(The tasks)
a) In the McCormick asset purchase filing, what fee has the Company agreed to pay Conopco if HSR clearance is not obtained?
b) Continue the McCormick asset purchase filing from its final sentence.

(Passage to read)

ITEM 1.01 ENTRY INTO A MATERIAL DEFINITIVE AGREEMENT
On November 13, 2007, McCormick & Company, Incorporated (the Company) and Conopco, Inc. (Conopco) entered into an Asset Purchase Agreement (the Asset Purchase Agreement) under which the Company will purchase from Conopco the assets of Conopco used exclusively in connection with the manufacturing, marketing, distributing and selling of food products under the Lawrys® and Adolphs® brands, including the Lawrys® and Adolphs® trade names, trademarks, and service marks, and all associated goodwill (collectively, the Transferred Assets).
The purchase price for the Transferred Assets, determined based upon arms-length negotiation between the parties, is (i) $605 million in cash, subject to certain purchase price adjustments related to inventory at the time the transaction is closed, and (ii) the assumption of certain liabilities as specified in the Asset Purchase Agreement. The closing of the transaction is subject to the expiration or termination of the Hart-Scott-Rodino waiting period and other customary closing conditions. The Company has agreed to pay Conopco a $30 million termination fee, subject to certain limited conditions, in the event that HSR clearance is not obtained.
The foregoing summary of the Asset Purchase Agreement and the transactions contemplated thereby does not purport to be complete and is subject to, and qualified in its entirety by, the full text of the Asset Purchase Agreement, which is filed as Exhibit 2.1 hereto and incorporated herein by reference.
The Asset Purchase Agreement has been filed to provide investors and security holders with information regarding its terms. It is not intended to provide any other factual information about the Company or Conopco. The Asset Purchase Agreement contains representations and warranties the parties thereto made to and solely for the benefit of each other, and such representations and warranties may be subject to standards of materiality applicable to the contracting parties that differ from those applicable to investors. The assertions embodied in those representations and warranties are qualified by information in confidential disclosure schedules that the Company delivered in connection with the execution of the Asset Purchase Agreement. Accordingly, investors and security holders should not rely on the representations and warranties as characterizations of the actual state of facts. Moreover, information concerning the subject matter of the representations and warranties may change after the date of the Asset Purchase Agreement, which subsequent information may or may not be fully reflected in the Companys disclosures.

(Entries supplied)
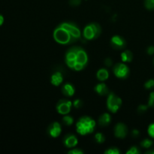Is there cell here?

==

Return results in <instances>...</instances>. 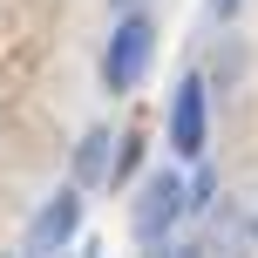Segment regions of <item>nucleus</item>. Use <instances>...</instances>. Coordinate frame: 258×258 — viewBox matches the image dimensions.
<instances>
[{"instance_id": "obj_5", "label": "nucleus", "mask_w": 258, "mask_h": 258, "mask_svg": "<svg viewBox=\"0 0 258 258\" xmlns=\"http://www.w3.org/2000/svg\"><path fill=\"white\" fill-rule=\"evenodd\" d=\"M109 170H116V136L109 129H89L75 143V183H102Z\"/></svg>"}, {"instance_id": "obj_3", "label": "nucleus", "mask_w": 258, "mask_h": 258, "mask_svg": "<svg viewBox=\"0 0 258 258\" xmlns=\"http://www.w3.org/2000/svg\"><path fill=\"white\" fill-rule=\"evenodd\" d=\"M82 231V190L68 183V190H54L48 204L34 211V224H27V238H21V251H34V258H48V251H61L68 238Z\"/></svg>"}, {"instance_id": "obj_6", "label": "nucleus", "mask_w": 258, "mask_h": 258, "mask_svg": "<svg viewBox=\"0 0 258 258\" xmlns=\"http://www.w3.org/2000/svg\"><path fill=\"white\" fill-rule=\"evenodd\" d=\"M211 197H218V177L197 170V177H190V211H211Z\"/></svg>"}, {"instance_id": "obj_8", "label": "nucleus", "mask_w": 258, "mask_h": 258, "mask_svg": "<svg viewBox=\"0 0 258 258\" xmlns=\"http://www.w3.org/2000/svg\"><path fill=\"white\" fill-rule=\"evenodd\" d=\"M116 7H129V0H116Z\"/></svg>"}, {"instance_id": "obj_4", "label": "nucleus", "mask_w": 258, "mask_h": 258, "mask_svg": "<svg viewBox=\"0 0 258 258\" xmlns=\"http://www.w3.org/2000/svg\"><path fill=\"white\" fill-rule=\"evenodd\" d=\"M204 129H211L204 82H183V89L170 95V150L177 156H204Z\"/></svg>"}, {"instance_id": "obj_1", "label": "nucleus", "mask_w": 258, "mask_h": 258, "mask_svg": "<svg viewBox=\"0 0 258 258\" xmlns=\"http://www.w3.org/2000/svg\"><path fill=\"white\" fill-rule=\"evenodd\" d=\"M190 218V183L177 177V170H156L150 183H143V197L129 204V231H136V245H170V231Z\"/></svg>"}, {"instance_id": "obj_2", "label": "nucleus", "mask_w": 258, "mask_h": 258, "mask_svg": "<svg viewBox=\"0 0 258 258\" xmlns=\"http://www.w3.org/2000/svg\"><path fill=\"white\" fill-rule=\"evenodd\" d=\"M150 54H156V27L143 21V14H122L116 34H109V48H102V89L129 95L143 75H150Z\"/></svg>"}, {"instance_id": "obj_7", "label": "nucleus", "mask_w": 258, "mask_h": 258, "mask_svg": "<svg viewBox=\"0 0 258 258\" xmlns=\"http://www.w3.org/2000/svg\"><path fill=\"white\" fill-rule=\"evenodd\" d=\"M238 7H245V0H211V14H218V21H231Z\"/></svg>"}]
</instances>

(Per-task outputs)
a) A $30 million termination fee, subject to certain limited conditions.

b)
ITEM 7.01 REGULATION FD DISCLOSURE.
The following information is being furnished under Item 7.01 of Form 8-K: Press Release, dated November 14, 2007 announcing the execution of the Asset Purchase Agreement described above. A copy of this press release is attached as Exhibit 99.1 to this Current Report on Form 8-K.
The information in this Item 7.01, including Exhibit 99.1 attached hereto, is furnished pursuant to Item 7.01 and shall not be deemed filed for any purpose, including for the purposes of Section 18 of the Securities Exchange Act of 1934, as amended (the Exchange Act), or otherwise subject to the liabilities of that Section. The information in this Item 7.01 of this Current Report on Form 8-K shall not be deemed incorporated by reference into any filing under the Securities Act of 1933, as amended, or the Exchange Act, regardless of any general incorporation language in such filing.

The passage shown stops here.